南アジアへ目を向けてみましょう。2015年以来、中共は密かに隣国の土地に、3つの村を建設してきました。その隣国とはブータンです。メリーランド州より少し面積の大きい国です。
ブータンはアジアの二大勢力である中国とインドに挟まれた特異な位置にあります。
米ニュース誌「フォーリン・ポリシー」の報道によると、中共はブータンの北部に、3つの村と5つの軍の前哨基地、7つの道路等の建設を行いました。現在まで少なくとも100人の住民がその村に移り住んでおり、中共政権はこの動きを恥じてはいません。
中共メディアの報道は、当局者の一団がその新しい村々の住民を訪問する様子を写真や映像で紹介していますが、その土地がブータン領土であるという肝心な情報は省略されています。
ブータンはこれまでのところ沈黙を守っています。ブータンの政治評論家は、「2つの大国に挟まれた小国」であるブータンの戦略は「いずれの国とも不要な争いを避ける」ことだといいます。
しかし中共政権は、その土地を掌握することを最終の目標としているのではなく、政権はもっと重要な何かを狙っているようです。中共が建設を進めているのは、ベユル(Beyul)という地域周辺です。そして中共政権は90年代からこの地域の領有権を主張し、交渉の材料として利用してきました。
もしブータンが西側の国境沿いにある大きな土地を中共に譲渡するなら、中共政権はベユルの領有権を放棄してもよい、という提案をしています。
その西側の地域は、中共にとって重要な意味をもちます。

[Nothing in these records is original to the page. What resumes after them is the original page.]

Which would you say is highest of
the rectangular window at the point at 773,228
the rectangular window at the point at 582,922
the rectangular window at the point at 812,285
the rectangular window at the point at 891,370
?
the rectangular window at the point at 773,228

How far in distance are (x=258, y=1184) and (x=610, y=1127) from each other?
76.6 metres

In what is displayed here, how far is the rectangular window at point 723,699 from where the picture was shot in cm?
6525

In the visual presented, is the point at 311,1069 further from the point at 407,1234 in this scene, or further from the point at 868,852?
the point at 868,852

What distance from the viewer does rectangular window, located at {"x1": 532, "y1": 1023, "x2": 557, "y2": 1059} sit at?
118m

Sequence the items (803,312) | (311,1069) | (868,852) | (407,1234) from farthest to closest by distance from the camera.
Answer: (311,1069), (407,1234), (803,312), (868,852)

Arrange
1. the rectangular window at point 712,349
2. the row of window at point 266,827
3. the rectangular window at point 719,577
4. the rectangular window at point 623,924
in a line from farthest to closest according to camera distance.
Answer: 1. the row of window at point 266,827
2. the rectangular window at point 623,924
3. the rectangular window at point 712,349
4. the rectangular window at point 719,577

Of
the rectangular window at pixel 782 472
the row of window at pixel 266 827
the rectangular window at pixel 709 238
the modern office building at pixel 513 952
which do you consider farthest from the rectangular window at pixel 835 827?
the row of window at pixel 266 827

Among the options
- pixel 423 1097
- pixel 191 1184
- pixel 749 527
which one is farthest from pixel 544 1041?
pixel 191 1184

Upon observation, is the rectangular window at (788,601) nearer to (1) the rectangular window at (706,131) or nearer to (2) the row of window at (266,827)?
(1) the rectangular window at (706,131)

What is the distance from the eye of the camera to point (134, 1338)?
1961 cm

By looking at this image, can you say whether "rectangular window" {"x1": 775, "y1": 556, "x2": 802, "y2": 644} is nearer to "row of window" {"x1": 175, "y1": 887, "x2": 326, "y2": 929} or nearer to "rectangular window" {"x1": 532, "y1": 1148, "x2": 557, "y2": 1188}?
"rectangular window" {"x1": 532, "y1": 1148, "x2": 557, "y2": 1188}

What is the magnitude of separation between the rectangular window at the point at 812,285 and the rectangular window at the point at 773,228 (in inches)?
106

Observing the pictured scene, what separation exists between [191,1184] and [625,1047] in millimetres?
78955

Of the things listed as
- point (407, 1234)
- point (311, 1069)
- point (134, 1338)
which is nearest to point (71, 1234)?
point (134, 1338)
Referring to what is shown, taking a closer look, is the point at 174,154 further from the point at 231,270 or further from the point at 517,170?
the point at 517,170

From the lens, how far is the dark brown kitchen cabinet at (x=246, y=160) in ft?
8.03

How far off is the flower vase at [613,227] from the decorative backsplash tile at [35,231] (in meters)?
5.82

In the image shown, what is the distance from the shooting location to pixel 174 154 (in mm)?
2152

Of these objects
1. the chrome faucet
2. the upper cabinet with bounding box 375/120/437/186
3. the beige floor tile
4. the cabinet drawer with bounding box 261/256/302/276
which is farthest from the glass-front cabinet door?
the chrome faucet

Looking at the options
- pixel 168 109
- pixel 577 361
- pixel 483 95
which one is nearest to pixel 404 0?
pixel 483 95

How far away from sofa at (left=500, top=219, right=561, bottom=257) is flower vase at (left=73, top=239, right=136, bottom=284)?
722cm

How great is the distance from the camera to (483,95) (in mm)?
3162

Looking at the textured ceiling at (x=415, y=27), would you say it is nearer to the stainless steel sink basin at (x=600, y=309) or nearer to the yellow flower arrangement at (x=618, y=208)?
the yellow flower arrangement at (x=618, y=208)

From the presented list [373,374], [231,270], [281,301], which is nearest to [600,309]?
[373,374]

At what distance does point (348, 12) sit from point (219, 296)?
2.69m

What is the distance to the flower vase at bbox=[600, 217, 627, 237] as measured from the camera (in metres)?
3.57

この地域を押さえれば中共政権はインドとの軍事的競合で優位に立つことができるからです。その地域とは、インドの弱点の一つである、インド本土と北東部をつなぐ細長い回廊地域です。インドはこの地域を「チキンネック(鶏の首)」と呼んでいます。しかしブータンとの交渉はうまくいっていません。
中共政権は数年来、様々な方法でブータンに圧力をかけています。すでに国境を越えて兵士を送り込み、国境を越えて道路を建設しています。
中共は最近、さらに圧力を強めているようです。しかし、ブータンに対する中共政権の戦略は、必ずしも特異なものではありません。
中共政権は、他の係争地域に対しても同様の戦術を駆使しており、中共はインドとの係争地域でも同様に村を建設しています。
また南シナ海では、ベトナムやフィリピンが領有権を主張している岩礁に人工島を建設しました。中国共産党の習近平総書記がオバマ元大統領に対して「そのようなことはしない」と約束したにもかかわらずです。